### EXTRAIT DU TEXTE
Écris correctement ou tu iras en prison : une loi égyptienne sur la langue arabe fait débat
Le parlement égyptien étudie actuellement une proposition de loi visant à préserver la langue arabe qui a provoqué un tollé sur les réseaux sociaux et au parlement, ses détracteurs dénonçant une violation des libertés fondamentales.
Le projet de loi, proposé par l’Académie de la langue arabe du Caire, pourrait exposer les journalistes à une amende de 200 000 livres égyptiennes (environ 9 500 euros) ou à une peine pouvant aller jusqu’à six mois d’emprisonnement s’ils emploient un langage familier à la place de l’arabe soutenu dans leurs publications.
La proposition exige d’employer l’arabe soutenu dans pratiquement tous les aspects de la vie égyptienne, notamment dans les affaires gouvernementales, dans l’enseignement et sur les panneaux de signalisation et les installations artistiques, ainsi que d’éviter le recours à des mots familiers et étrangers.
La motion, qui doit faire l’objet de discussions au parlement prochainement, oblige en outre les dirigeants politiques, les responsables politiques, les enseignants, les prédicateurs et les animateurs de télévision à parler en arabe soutenu. Elle stipule également que si l’emploi d’une langue étrangère dans des documents officiels est inévitable, une traduction en arabe doit être fournie.
La liberté de la presse en question
Le projet de loi stipule que les médias égyptiens devront engager un éditeur linguistique approuvé par l’État et supprimer les publications en arabe vernaculaire. Les contrevenants seront passibles d’amendes et de peines de prison.

### TRAVAIL À FAIRE
(a) Dans l'article sur la loi égyptienne, remplace « parlement » par « Assemblée » dans tout le passage qui va de « Écris correctement ou » jusqu'à « des libertés fondamentales. ».
(b) Dans l'article sur la loi égyptienne, mets sous forme de liste le paragraphe qui commence par « La proposition exige », sans perdre ses faits principaux.
(c) Poursuis l'article sur la loi égyptienne à partir de sa dernière phrase.

### LIGNES EXTRAITES
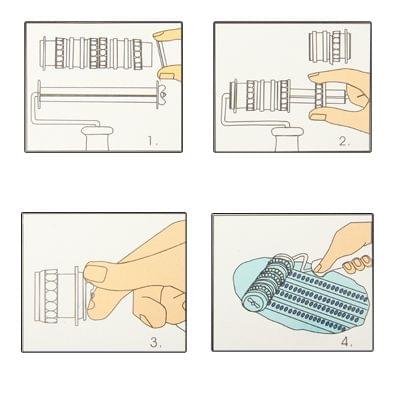 1.

2.

3.

4.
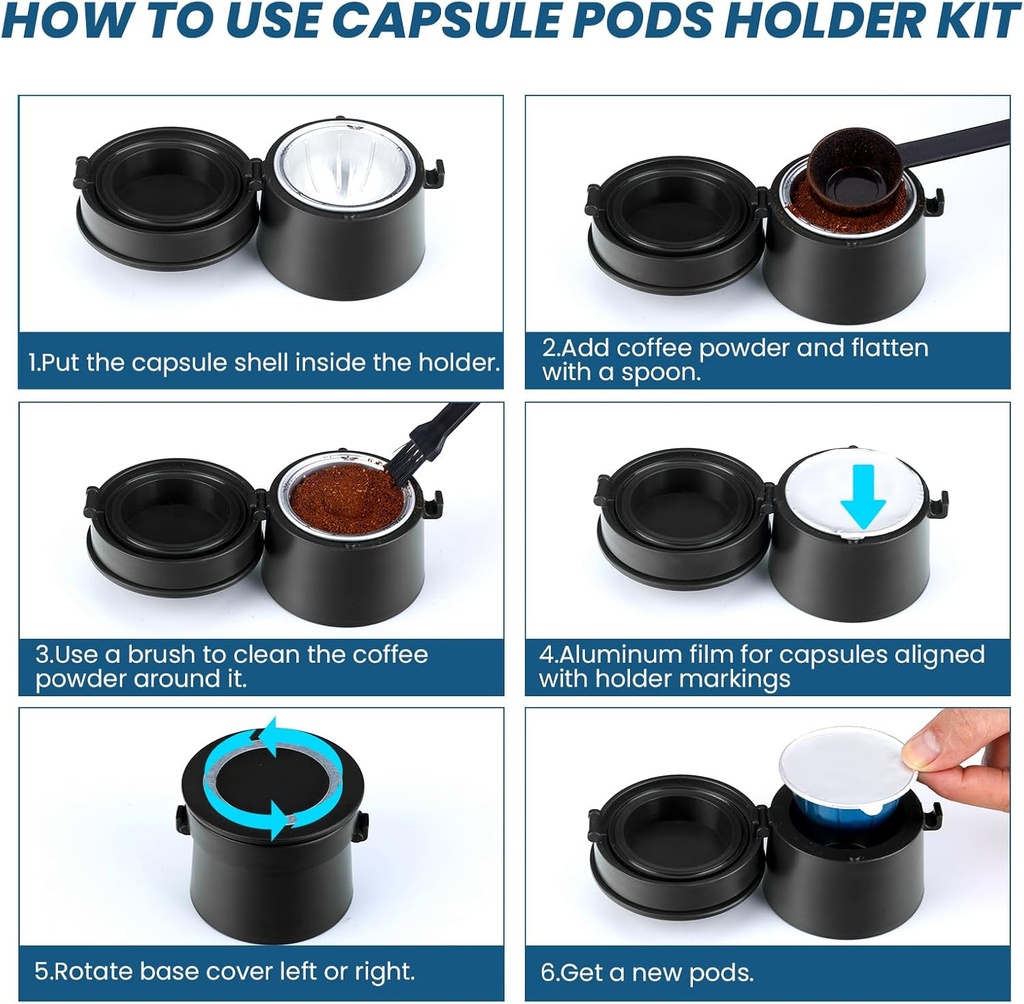 HOW TO USE CAPSULE PODS HOLDER KIT

1.Put the capsule shell inside the holder.

2.Add coffee powder and flatten with a spoon.

3.Use a brush to clean the coffee powder around it.

4.Aluminum film for capsules aligned with holder markings

5.Rotate base cover left or right.

6.Get a new pods.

### RÉPONSES PAR EXERCICE
(a)
Écris correctement ou tu iras en prison : une loi égyptienne sur la langue arabe fait débat
Le Assemblée égyptien étudie actuellement une proposition de loi visant à préserver la langue arabe qui a provoqué un tollé sur les réseaux sociaux et au Assemblée, ses détracteurs dénonçant une violation des libertés fondamentales.

(b)
- Arabe soutenu obligatoire dans presque tous les domaines de la vie égyptienne : affaires gouvernementales, enseignement, panneaux de signalisation, installations artistiques.
- Mots familiers et étrangers à éviter.

(c)
Les détracteurs craignent que cette loi ne puisse être utilisée pour étouffer la liberté d’expression.
Cette motion pourrait en outre constituer une violation de la Constitution égyptienne, qui garantit la liberté d’expression tant qu’elle n’incite pas à la violence ou à la haine et tant qu’elle ne forme pas une discrimination à l’encontre de certaines personnes.
« Cette proposition viole les droits fondamentaux en demandant que des journalistes soient condamnés à une amende ou emprisonnés s’ils emploient un arabe familier », a écrit Ahmed Sherif, journaliste égyptien pour Al-Youm al-Sabi.
« Cette proposition viole les droits fondamentaux en demandant que des journalistes soient condamnés à une amende ou emprisonnés s’ils emploient un arabe familier »
– Ahmed Sherif, journaliste égyptien
Mohamed Fouad, député du parti al-Wafd, a partagé cet avis ; il a évoqué une manœuvre de la « police de la pensée » et souligné que les sanctions n’étaient pas une solution.
« Des priorités doivent être fixées pour protéger la langue arabe, principalement en enseignant et en parlant aux élèves en arabe soutenu », a-t-il déclaré à Al-Monitor.
D’autres estiment que si l’ensemble de la population ne participe pas à ces changements, ces derniers auront peu de chances de porter leurs fruits.
« Ces efforts se poursuivent depuis très longtemps, mais ils ont échoué et ils continueront d’échouer parce que les gens n’y croient pas », a déclaré à MEE Ahmed Samir, journaliste pour Al-Masry al-Youm.
Bien qu’il convienne qu’il est très important de préserver l’arabe standard, Samir estime que le dialecte familier est plus adapté à la communication d’idées dans des domaines divers tels que le théâtre et certains types de journalisme.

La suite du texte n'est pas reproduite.